The experiment contained two blocks (70 trials each; 140 trials in total). On average, a trial lasted 13 s. In 20 of the trials, the participant’s initial choice was fixed to be inconsistent with the choices of two peers – in other words, consistent with the choices of two peers. These trials were not included in the final analysis because they were used solely to maintain believability of the interaction between participant and the four peers. In one third of the remaining trials (40 trials), the group’s choices were hidden from the subject (the no information, or baseline condition). For the 40 trials of the incongruent condition, three or four group members’ choices differed from the choice of the participants. For the 40 trials of the congruent condition, one or none of the group members’ responses was inconsistent with that of participants. Before performing the task in the scanner, participants completed a training session that used four different offers; during this task, the choices of the other group members remained hidden.

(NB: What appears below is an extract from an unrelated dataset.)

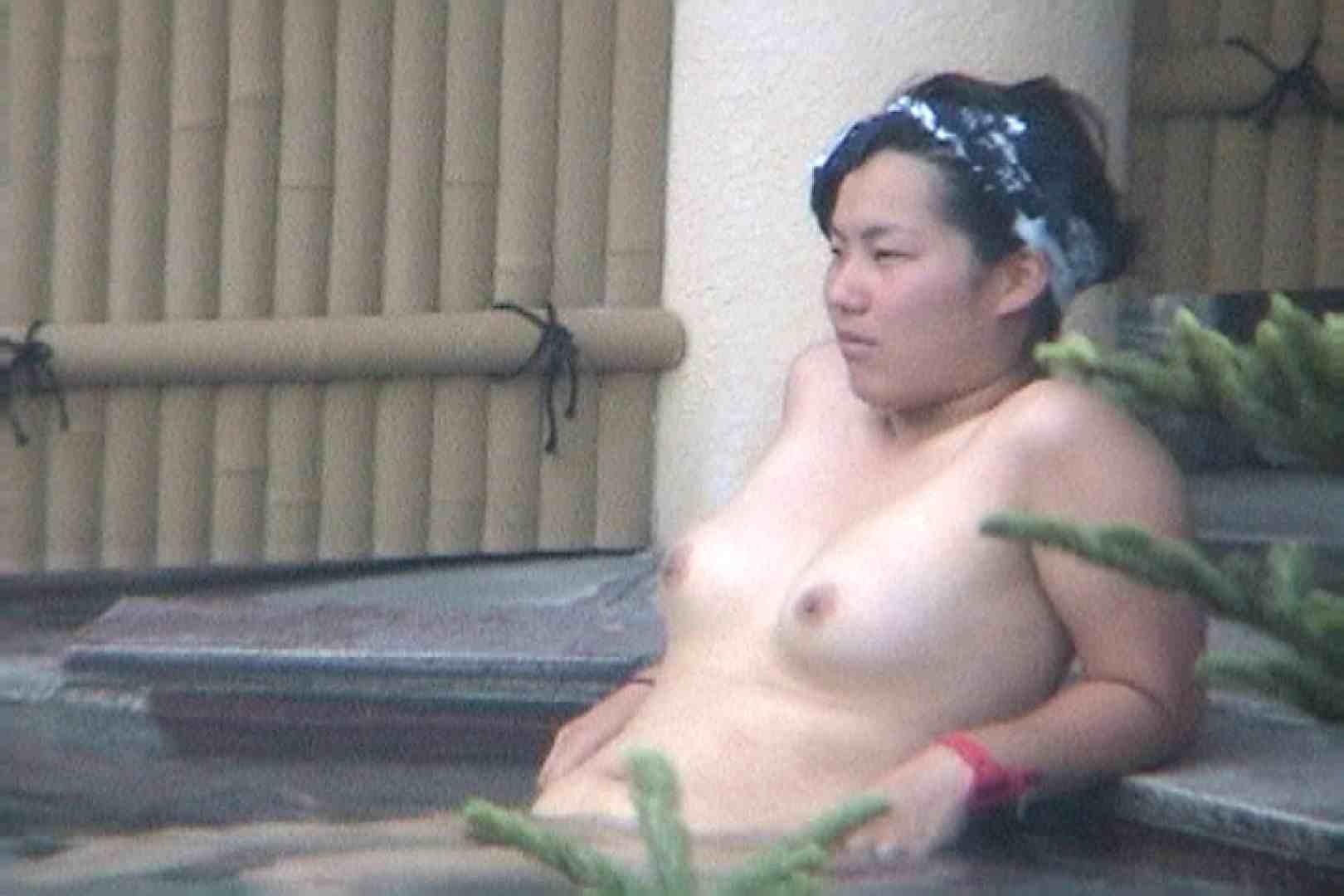 Aquaな露天風呂Vol.103 いやらしいOL 盗撮画像 71連発 47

A PC running E-Prime 2.0 was used to display the stimuli and acquire the responses of the participants, as well as the reaction time (RT). Subjects viewed the experiment task by a mirror placed on the top of the image acquisition coil which could reflect the screen mounted at the back of the scanner.

Image Acquisition

Functional MRI data were acquired using a 3T Siemens Trio scanner. Each scan contains 435 functional volumes, using an echo-planar imaging (EPI) sequence with the following parameters: TR/TE = 2000/30 ms, flip angle = 90°, acquisition matrix = 64 × 64, FOV = 192 mm × 192 mm, axial slices = 32, thickness/gap = 3 mm/1 mm, voxel size = 3 mm × 3 mm × 3 mm. The first three images were discarded for the saturation effect.

Data Analysis

Image preprocessing was performed with statistical parametric mapping 8 (SPM8; Welcome Department of Imaging Neuroscience, University of London, UK). Functional images were first corrected for motion artifacts. Then images were interpolated to correct for slice timing, and spatially normalized into the Montreal Neurological Institute (MNI)-space using the SPM8 EPI template, and resampled into 3 mm × 3 mm × 3 mm voxels. Images were smoothed using an 8 mm3 full-width-at-half-maximum (FWHM) Gaussian kernel.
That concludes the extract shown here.